I'll start this post with a funny story. As many of my friends and previous roommates know, I am a frequent sleep talker. I've had the humorous affliction since I was younger; and while I've grown out of sleep walking, I'm still apparently quite chatty in the wee hours of the night. So, I should have known why the guys at the front desk and my bunkmates greeted me this morning and asked, with those unmistakeable inside-joke chuckles, if I had a good night. Apparently, last night, in my four-person hostel dorm, which shares a wall with the front desk, I cheered "Goal!!!!!" in my sleep and started laughing. While I have zero recollection of this, I'm guessing I was watching an exciting futbol match in my dream and my team scored? I'm not an avid sports fan but I guess I am very deeply aware, even in my subconscious, of the fact that I'm in South America! Needless to say, for the rest of my trip, I should probably make it a practice of warning the other travelers in my hostel dorms of my habit!

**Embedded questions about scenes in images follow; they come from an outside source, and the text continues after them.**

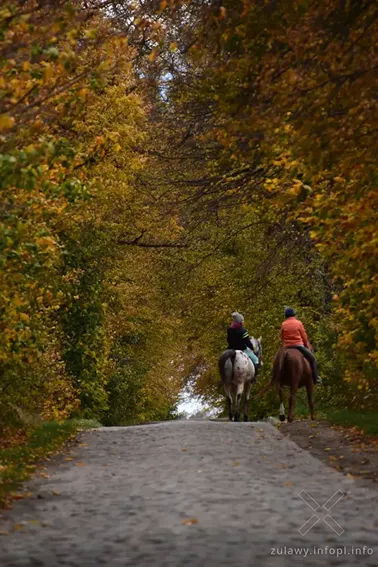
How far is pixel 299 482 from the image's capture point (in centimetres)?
1334

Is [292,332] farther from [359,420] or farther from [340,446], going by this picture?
[340,446]

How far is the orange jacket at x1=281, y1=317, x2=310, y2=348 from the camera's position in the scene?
24.3 meters

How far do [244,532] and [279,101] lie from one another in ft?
14.4

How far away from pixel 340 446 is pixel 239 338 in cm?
929

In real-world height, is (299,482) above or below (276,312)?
below

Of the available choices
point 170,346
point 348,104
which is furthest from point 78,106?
point 170,346

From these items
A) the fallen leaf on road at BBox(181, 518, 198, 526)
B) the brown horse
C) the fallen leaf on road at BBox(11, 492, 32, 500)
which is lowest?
the fallen leaf on road at BBox(181, 518, 198, 526)

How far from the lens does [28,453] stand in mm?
17219

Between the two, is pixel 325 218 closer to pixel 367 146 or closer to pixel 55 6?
pixel 367 146

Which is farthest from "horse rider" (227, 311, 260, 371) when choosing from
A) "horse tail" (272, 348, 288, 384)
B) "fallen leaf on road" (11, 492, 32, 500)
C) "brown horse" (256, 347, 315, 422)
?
"fallen leaf on road" (11, 492, 32, 500)

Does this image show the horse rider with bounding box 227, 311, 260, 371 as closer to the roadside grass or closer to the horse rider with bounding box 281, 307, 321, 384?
the horse rider with bounding box 281, 307, 321, 384

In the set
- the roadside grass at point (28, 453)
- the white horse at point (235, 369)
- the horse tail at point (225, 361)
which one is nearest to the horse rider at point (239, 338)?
the white horse at point (235, 369)

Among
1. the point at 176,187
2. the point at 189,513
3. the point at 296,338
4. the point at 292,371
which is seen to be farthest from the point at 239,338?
the point at 189,513

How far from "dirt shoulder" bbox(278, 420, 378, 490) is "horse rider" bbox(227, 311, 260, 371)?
3.44 metres
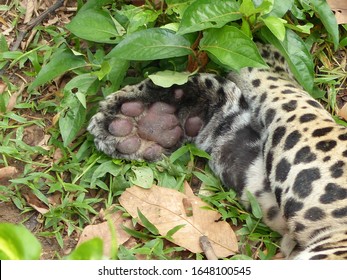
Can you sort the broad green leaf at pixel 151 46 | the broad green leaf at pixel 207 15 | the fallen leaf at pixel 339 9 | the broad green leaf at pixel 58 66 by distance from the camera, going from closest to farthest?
the broad green leaf at pixel 207 15
the broad green leaf at pixel 151 46
the broad green leaf at pixel 58 66
the fallen leaf at pixel 339 9

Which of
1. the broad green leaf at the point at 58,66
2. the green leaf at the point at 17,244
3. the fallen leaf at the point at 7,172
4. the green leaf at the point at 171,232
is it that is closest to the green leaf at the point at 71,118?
the broad green leaf at the point at 58,66

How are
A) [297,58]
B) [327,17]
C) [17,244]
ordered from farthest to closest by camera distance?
[327,17] < [297,58] < [17,244]

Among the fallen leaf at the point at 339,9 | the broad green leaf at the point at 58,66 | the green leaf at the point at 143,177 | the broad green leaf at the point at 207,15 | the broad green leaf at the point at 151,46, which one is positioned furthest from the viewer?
the fallen leaf at the point at 339,9

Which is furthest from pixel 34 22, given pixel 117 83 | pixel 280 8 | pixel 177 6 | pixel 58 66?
pixel 280 8

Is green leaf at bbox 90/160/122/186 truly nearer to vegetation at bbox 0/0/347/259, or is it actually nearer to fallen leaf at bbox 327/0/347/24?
vegetation at bbox 0/0/347/259

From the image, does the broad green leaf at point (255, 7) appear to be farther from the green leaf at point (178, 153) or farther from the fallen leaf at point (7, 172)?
the fallen leaf at point (7, 172)

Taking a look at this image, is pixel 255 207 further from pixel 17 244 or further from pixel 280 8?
pixel 17 244
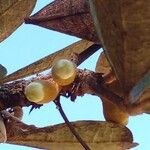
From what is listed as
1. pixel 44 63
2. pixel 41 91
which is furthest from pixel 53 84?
pixel 44 63

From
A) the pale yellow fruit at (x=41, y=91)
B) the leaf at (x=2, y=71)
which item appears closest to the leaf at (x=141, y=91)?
the pale yellow fruit at (x=41, y=91)

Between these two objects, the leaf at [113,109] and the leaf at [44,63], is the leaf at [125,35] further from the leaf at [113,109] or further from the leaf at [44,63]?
the leaf at [44,63]

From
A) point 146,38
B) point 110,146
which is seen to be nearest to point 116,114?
point 110,146

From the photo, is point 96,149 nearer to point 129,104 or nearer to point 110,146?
point 110,146

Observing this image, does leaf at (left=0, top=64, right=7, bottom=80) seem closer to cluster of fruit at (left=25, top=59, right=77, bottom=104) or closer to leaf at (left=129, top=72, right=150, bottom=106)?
cluster of fruit at (left=25, top=59, right=77, bottom=104)

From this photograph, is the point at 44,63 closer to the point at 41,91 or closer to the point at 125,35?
the point at 41,91

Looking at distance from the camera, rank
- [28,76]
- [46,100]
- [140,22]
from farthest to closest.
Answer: [28,76] < [46,100] < [140,22]
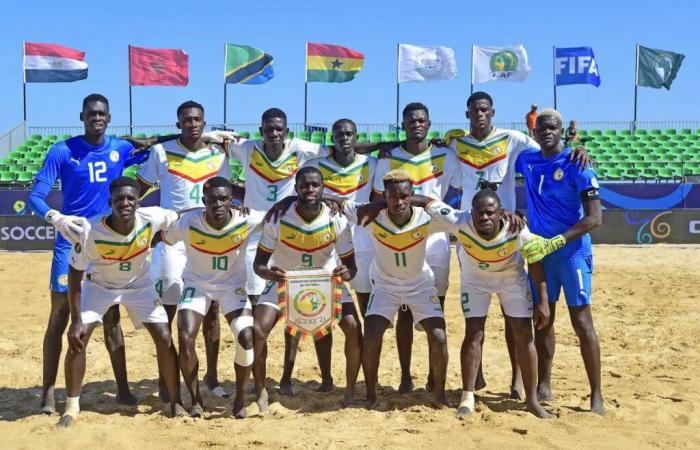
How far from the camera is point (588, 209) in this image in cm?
600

Anyway. After a lovely morning breakfast, I walked from my hostel to the bus station in El Calafate. It felt like an exodus; trekkers with big structured backpacks, coming from different directions, were all making their way to the bus stop for the 8:30 AM departure. Stepping onto the bus, I realized how freaking awesome it was that everyone aboard had come from all over the world to visit the same place. I'd say about passengers were pretty evenly split between Americans, Europeans, and other South Americans.


On the bus ride from El Calafate to Puerto Narales, I couldn't help see a resemblance between the scenery here in Argentina and those I saw on Bike and Build. Specifically, I remember on my birthday, when we crossed the geographical center of the continental US, standing with my bike in the middle of the road, doing a complete 360, and feeling so small when gazing over endless lands and skies. Maybe it's partly just the feeling of freedom and purpose I get when in an unfamiliar place. But I do think the two places share a couple distinct characteristics: expansive flat landscapes with a myriad of browns and greens, and endless blue skies. Of course, as we grew closer to Chile and the Andes, the scenery became noticeably more hilly and mountainous, with larger trees instead of meek shrubbery.

The entry and exit customs processes, while simple and straightforward, were a bit of a darg, taking probably over 2 hours including waiting time for everyone on my bus. Once arriving in Puerto Natales, I managed to find my hostel and check-in, where I found that the old Chilean pesos my dad gave me from almost a decade ago were rarely used anymore. The woman at my hostel was taken quite by surprise at the sight of my historic bills!


The hostel was a great place to meet some fellow trekkers. Everyone I've met so far at the hostel is doing the same trek as I, and also beginning tomorrow. However, instead of being a princess like me and staying in the hostel-like refugios with heating and beds, are camping and have to carry tents! The refugios are quite steep, at $50 USD for just a bed (no sheets, you have to use a sleeping bag), but I decided early on that my camping skills were not reliable enough to be tested alone. As a compromise to my frugal self, I've chosen to not purchase meals at the refugios, which are also notoriously overpriced and rumored to be sub mediocre. So, after settling into my hostel, I headed to the local grocery store to stock up on my food for the next 5 days. I'm a little impressed with myself for finding everything I wanted, including huge store brand chocolate bars.  


After re-packing my bag and boiling eggs for my trip, I shared a beer with the people in my hostel, where I felt a greater sense of home and community. I met a Dutch guy who just finished the trek, an outdoorsy older British couple who were doing it in a couple days, and Thibault (pronounced Tebow :D), a French solo traveler who was taking the same bus as me the following morning. It was nice to finally be more social and hear about the different experiences people have had in the area. I have high hopes for the beautiful scenery and rewarding trek I am about to embark upon, but I'm just setting low expectations for the weather so I won't disappoint myself!